MAĞARACI KIZLAR YA LELLİ

Başlangış notu:Türkünün orjinali dokumacı kızlar olup Ozan tarafından faaliyet boyunca mağaracı kızlar olarak söylenmiştir efendim.

Klasik HÜMAK buluşmalarından birini yaşayarak başladık faaliyete.Herkes saat 6 civarında jeolojinin arka kapısında olacak gençler!Nitekim saat 6,30 civarı jeoloji arka kapıda hazır ve nazırdık.Bir saat sonra otobüsün gelmesiyle yola koyulduk.

Kızılcahamam faaliyete katılamadığımdan yeni gelen üyelerimizin hiçbirini tanımıyordum.Böylece tanışma merasimi başladı.Kim kimdi adın neydi diyene kadar markete geldik ve çılgın alışveriş başladı.İtiraf ediyorum hayatımda yaptığım en çılgın ve keyifli alışverişti.Kampın yemekten sorumlu kamp bakanı olarak aklıma gelen doyurucu herşeyi alıp Anıl ve Tufan sayesinde arabaya yerleştirirken millet otobüse geçmiş kaynaşmaya başlamıştı bile.

Yolculuk uyur uyanık bol tuvalet molalı tam 6 saat sürdü.Gece 2 civarı kamp alanındaydık.Hemencecik çadırımızı kurduk ve içine sığındık.Zira dışarısı çok affedersiniz ama bok dondurucu soğuktu.Ferdiciğimiz sağolsun ateşimizi yaktı ve azıcık ısındıktan sonra uyumaya çekildik.Sabah 9 civarı çadırın içi hamam gibi olmuştu.Kendi ter kokuma uyandım.Anlayın artık.

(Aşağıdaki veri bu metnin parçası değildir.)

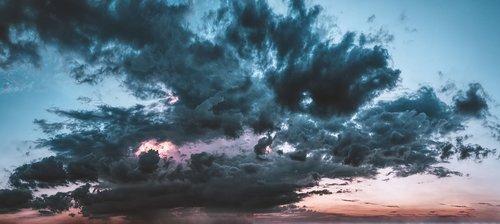 thunderstorm  cloud front  storm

Hemen giyinip çıktık çadırdan ve kahvaltı hazırlamaya koyulduk.Ben Cansu ve Ezgi tüm hamaratlığımızı konuşturarak sosisli yumurta yaptık.21 yıllık ömrümde böyle lezzetlisini yemedim ben arkadaş.Kampın havasından mı suyundan mı bilmem 3 yıldır yediğim en leziz yemekler hep HÜMAK kampında pişti.

Herkesin karnının doyduğundan emin olduktan sonra ilk ekip mağaraya Balatini Mağarasına girdi.Mağara girişine kadar uğurladık ekibimizi.Kampta geri kalanların bir kısmı dinlenmeye çekildi bir kısım ise köye su almaya gitti.Köye giden bir kısmın içinde ben de vardım tabi.Köye vardığımızda bizi Ercan abi karşıladı.Ercan abi orada ufak bakkalı olan bir abimiz.Mağara ile ilgilenen ne kadar insan varsa tanıyor diyebiliriz.Sağ olsun bize su doldurmamız için damacana verdi ve Körükini isimli bir mağara tarif etti.E hadi gidelim bakalım o zaman dendi ve Körükini’ne gidildi.Ne yalan söyleyeyim büyülendik resmen.Özellikle mağaranın girişinin sulu olması botla geçilecek olması bizi ciddi ciddi baştan çıkardı.Azıcık daha mağara hakkında bilgi sahibi olduktan sonra ertesi gün girilmek üzere karar alındı ve kamp alanına geri döndük.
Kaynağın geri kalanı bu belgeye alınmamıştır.